The leader of the group instructed the drivers to disperse at noon, but there were still a few who refused, and continued to obstruct the officers there.
The road was finally cleared at about 12.30pm.
An hour earlier, a small group of taxi drivers were seen in a standoff with dozens of policemen near the Fahrenheit 88 shopping mall.
There was a heated discussion with the police asking the drivers to leave.
When they refused, five of them, including Malaysian Taxi Driver Transformation Association deputy president Kamarudin Mohd Hussain, were arrested.
"We were there to protest against Uber and GrabCar," Kamarudin later told The Star over the phone, while riding in a police truck.
Kamarudin was also one of the leaders of a November protest that saw more than 250 drivers marching to Parliament.
This time around, he said there was no specific organiser and that those who came were there after messages on Whatsapp or by word of mouth.

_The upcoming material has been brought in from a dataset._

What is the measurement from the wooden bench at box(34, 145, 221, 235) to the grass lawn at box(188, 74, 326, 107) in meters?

Police tow trucks were also seen towing away two taxis.
It was not the first time that the area had seen a taxi protest.
In October 2012, a similar act saw about 200 taxi drivers blocking the road after free-to-ride GoKL bus services were set up here.
Yesterday's protest comes exactly a week after thousands of cabbies caused traffic chaos in Jakarta with a rowdy protest which saw cabs blocking a central expressway, and men setting tyres alight and jumping on vehicles that refused to join in the protest.
It was reported that drivers surrounded one taxi, forcing its terrified female passenger out onto the road with her luggage.
They, too, were protesting against the ride-hailing apps.